Com o suspeito, foram achados um revólver calibre 38, duas armas brancas e aparentemente uma bomba caseira. O material apreendido foi apresentado na 11ª Coordenadoria Regional do Interior (Coorpin). A Polícia Civil diz que o atirador está sob custódia policial na unidade de saúde.
Em nota, a prefeitura de Barreiras lamentou a “tragédia inimaginável” que aconteceu na escola, que tem gestão compartilhada com a Polícia Militar. Segundo a Secretaria de Educação da cidade, o agressor era um “indivíduo estranho à comunidade escolar” e chegou pulando o muro e indo na direção da cadeirante.
“A Secretaria de Educação com todo seu corpo técnico e a Polícia Militar acompanham o caso promovendo todo apoio e assistência aos estudantes e seus familiares com toda a responsabilidade que a situação requer, diante de tão inesperada tragédia. Em tempo, solidarizam-se com a família da aluna vitimada, expressando os mais profundos sentimentos neste momento de profunda dor e consternação”, diz a nota.
A PM comunicou que, em relação aos questionamentos referentes à segurança da escola municipal, a unidade apenas adota o sistema de ensino da PM e a corporação dá o “suporte disciplinar”.
Em 2002, um adolescente de 17 anos matou duas colegas com um revólver .38 dentro da sala de aula, no colégio Sigma, em Salvador. Segundo testemunhas, o ato foi uma vingança porque as duas vítimas teriam dado uma nota baixa para o agressor em uma gincana escolar. O revólver usado pelo adolescente era do pai dele, um agente de segurança pública.
ARMAS USADAS EM ATAQUES ESTÃO EM CASA
Um levantamento feito pelo Instituto Sou da Paz, em 2019, mostra que em metade dos ataques dentro escolas, os atiradores usaram armas que estavam guardadas em suas casas. “Em quase metade dos casos o estudante não precisou ir no mercado ilegal para comprar uma arma porque ela estava dentro de sua própria casa”, disse à época Bruno Langeani, gerente do Sou da Paz.
Ainda de acordo com o instituto, o decreto presidencial 9.685, que permite a posse de armas para a população civil pode ter gerado um efeito facilitador. “A flexibilização na compra de armamentos, proposta pelo decreto, tende aumentar a presença de armas nas residências do país, o que pode vir também a aumentar a incidência desses atentados”, completou Langeani.
A quantidade de armas novas registradas na Bahia deu um salto nos últimos quatro anos. Nos três primeiros meses de 2019, foram 400 registros novos de armas de fogo no estado. Neste ano, o número cresceu para 1.363, o que representa um aumento de 240%, segundo dados da Polícia Federal. A escalada se dá em um momento em que o governo federal se mostra favorável ao armamento da população.
Em fevereiro do ano passado, o presidente Jair Bolsonaro assinou quatro decretos que flexibilizaram o uso e a compra de armas de fogo no Brasil. Uma das medidas foi justamente o aumento do número de armas que o cidadão comum pode adquirir, que subiu de quatro para seis. O governo também passou a permitir o porte simultâneo de duas armas.
****************************************
→ **FAÇA ISTO**: Reproduza sem nenhuma alteração a parte da notícia acima sobre o ataque à escola em Barreiras que começa pelas palavras contendo "Em fevereiro do" e termina em "de duas armas.".

→ **DADOS FORNECIDOS**:
****************************************
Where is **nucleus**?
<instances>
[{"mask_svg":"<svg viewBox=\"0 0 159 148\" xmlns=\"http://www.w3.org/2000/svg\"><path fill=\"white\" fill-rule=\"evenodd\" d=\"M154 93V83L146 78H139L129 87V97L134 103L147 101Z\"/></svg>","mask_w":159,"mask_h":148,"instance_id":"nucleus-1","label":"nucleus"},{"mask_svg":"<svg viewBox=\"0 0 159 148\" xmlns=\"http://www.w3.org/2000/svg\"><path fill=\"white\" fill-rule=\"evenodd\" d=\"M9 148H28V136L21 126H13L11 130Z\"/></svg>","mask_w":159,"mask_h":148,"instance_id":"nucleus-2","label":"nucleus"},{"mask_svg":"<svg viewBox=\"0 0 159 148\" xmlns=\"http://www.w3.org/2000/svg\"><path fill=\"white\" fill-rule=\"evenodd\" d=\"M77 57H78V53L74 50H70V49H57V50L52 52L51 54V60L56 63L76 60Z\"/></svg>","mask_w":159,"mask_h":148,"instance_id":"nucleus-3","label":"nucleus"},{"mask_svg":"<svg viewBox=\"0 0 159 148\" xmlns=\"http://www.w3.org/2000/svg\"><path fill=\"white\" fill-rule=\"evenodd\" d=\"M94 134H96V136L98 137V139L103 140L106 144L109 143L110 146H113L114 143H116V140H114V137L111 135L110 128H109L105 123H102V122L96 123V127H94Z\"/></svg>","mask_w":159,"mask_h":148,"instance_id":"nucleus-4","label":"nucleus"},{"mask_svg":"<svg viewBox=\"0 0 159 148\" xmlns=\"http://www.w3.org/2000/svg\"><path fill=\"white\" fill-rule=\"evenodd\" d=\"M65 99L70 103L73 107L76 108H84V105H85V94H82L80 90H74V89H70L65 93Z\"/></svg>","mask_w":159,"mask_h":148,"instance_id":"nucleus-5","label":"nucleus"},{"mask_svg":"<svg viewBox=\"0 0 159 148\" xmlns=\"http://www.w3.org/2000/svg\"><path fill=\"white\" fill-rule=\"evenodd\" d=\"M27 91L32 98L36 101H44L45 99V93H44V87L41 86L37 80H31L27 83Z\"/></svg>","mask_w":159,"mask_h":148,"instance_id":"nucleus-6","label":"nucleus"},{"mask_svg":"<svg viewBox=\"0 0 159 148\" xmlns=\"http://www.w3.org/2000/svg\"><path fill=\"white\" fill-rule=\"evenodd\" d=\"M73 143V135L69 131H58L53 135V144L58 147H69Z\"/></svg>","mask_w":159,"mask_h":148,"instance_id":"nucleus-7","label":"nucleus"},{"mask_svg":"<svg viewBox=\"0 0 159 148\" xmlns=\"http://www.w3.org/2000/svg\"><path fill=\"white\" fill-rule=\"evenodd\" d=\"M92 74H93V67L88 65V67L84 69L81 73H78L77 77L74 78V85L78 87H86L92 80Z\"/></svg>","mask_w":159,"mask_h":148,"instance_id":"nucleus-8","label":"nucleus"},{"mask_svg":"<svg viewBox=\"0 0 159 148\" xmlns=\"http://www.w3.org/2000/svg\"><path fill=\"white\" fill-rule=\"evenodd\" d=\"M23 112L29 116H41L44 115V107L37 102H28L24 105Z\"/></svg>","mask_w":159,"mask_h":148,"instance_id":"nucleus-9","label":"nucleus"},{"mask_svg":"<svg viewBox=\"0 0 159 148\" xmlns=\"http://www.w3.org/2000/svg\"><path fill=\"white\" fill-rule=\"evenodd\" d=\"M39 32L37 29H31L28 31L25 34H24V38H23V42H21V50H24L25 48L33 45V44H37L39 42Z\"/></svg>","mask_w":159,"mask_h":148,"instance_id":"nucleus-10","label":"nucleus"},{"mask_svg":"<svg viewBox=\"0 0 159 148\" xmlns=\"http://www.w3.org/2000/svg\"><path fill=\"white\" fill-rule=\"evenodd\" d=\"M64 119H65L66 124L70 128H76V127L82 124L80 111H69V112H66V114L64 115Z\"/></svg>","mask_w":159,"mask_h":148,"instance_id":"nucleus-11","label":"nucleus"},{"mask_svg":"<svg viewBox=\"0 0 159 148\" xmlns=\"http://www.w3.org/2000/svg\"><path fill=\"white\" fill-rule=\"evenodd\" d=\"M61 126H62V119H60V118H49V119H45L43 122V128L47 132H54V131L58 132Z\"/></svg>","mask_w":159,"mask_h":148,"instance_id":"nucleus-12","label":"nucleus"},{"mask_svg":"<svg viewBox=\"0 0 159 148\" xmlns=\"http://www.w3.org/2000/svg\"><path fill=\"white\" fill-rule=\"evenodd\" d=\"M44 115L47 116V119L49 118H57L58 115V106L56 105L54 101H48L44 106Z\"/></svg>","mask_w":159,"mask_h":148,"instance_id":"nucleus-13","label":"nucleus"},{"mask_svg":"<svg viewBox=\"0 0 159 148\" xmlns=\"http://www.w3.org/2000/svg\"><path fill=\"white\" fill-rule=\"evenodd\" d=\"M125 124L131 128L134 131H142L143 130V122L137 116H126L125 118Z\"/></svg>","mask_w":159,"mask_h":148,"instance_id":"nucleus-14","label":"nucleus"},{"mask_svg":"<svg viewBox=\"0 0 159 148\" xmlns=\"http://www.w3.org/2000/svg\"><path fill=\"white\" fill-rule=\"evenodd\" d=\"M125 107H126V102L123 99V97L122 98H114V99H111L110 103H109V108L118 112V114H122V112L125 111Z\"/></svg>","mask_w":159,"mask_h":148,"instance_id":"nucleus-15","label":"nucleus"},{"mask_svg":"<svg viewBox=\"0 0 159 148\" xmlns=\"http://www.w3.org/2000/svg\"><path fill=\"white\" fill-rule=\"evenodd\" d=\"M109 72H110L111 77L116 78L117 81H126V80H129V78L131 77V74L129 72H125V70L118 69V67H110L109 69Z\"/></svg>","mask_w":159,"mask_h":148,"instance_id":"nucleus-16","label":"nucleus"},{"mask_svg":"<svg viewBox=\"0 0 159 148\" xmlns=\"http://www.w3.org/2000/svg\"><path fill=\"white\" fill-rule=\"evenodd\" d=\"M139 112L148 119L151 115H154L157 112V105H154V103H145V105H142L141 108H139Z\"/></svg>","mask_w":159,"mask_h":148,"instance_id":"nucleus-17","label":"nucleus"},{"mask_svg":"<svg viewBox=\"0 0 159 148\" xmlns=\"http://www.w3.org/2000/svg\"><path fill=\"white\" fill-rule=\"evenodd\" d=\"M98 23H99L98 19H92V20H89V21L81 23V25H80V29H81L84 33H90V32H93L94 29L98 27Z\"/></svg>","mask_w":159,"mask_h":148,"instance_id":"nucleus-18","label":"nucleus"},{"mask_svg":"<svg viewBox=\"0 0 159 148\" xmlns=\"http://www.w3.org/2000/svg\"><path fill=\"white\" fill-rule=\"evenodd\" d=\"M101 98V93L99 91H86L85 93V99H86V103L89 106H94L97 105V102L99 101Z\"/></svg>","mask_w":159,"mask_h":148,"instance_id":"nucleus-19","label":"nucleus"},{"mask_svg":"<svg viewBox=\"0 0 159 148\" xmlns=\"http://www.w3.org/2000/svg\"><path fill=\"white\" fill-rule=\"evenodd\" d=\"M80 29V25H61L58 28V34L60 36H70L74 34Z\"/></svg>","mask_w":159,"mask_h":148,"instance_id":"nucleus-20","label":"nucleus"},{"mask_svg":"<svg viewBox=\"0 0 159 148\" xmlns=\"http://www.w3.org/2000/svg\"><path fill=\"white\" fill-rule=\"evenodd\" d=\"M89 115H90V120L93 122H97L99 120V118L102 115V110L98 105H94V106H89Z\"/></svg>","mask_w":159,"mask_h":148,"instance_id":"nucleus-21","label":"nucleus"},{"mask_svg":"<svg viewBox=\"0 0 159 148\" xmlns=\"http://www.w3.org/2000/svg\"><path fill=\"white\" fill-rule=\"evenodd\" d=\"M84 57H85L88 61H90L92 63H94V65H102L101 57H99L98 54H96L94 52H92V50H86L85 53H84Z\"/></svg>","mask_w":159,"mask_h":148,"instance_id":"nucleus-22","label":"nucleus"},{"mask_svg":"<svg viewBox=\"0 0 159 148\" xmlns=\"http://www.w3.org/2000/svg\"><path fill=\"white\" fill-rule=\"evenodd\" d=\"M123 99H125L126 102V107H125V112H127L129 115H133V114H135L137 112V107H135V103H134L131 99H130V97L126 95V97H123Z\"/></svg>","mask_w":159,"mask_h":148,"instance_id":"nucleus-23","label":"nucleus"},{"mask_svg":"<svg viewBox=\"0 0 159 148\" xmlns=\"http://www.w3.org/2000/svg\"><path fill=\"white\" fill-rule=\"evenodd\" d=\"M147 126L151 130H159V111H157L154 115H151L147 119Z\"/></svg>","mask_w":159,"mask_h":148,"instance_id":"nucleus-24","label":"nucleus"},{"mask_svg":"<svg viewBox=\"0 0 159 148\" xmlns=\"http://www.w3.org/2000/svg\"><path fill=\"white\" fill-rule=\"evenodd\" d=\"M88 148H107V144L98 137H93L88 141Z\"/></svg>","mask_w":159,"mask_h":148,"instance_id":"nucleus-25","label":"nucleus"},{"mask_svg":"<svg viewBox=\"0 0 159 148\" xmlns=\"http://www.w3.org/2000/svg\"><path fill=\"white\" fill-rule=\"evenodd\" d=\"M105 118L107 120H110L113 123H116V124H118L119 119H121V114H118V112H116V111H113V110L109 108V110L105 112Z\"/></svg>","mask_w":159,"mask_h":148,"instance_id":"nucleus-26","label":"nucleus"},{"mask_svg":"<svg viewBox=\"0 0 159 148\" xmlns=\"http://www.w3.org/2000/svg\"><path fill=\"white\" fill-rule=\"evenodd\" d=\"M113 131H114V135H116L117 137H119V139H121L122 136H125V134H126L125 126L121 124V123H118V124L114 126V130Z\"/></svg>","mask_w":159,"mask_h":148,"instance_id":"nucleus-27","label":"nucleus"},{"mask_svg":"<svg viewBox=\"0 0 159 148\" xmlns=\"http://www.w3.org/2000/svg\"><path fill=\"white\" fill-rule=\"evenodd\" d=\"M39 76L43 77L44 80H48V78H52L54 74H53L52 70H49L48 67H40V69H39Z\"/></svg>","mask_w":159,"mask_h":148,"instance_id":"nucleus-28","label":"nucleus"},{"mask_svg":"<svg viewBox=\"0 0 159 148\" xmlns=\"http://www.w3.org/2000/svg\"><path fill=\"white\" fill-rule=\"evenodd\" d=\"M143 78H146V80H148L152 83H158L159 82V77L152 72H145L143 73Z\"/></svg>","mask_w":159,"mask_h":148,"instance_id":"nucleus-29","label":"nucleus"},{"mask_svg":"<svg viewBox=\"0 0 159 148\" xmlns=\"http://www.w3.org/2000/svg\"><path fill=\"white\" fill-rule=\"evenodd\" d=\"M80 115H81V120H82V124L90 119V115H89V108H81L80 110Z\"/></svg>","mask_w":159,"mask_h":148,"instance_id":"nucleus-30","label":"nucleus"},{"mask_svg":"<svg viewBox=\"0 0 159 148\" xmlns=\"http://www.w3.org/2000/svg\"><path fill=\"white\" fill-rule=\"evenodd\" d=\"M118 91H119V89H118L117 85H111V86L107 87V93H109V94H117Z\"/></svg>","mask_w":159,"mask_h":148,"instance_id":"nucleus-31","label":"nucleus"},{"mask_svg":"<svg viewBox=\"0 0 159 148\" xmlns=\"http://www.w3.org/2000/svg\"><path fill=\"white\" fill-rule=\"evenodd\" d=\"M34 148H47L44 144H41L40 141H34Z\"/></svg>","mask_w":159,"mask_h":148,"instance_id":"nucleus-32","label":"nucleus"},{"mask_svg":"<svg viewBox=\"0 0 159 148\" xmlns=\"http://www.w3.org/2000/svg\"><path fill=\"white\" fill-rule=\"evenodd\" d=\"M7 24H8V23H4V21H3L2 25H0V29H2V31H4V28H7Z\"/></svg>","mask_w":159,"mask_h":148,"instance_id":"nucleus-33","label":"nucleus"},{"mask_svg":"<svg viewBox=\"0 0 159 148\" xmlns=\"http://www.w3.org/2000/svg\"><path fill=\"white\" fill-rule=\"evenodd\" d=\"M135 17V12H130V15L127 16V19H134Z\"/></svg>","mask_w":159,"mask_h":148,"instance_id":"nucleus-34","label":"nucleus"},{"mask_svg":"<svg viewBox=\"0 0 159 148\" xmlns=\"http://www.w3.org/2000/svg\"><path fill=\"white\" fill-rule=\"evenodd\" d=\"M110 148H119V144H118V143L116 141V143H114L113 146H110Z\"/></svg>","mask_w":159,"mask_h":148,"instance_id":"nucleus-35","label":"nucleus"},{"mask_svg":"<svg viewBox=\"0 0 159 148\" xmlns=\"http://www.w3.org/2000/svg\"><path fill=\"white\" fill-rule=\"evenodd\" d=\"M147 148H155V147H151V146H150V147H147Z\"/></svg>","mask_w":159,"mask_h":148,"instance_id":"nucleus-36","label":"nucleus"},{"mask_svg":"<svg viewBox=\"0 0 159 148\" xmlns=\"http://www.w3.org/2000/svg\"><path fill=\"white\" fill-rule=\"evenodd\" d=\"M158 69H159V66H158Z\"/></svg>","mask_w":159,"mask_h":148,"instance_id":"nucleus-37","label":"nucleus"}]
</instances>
****************************************
→ **RESOLUÇÃO DO PROBLEMA**:
Em fevereiro do ano passado, o presidente Jair Bolsonaro assinou quatro decretos que flexibilizaram o uso e a compra de armas de fogo no Brasil. Uma das medidas foi justamente o aumento do número de armas que o cidadão comum pode adquirir, que subiu de quatro para seis. O governo também passou a permitir o porte simultâneo de duas armas.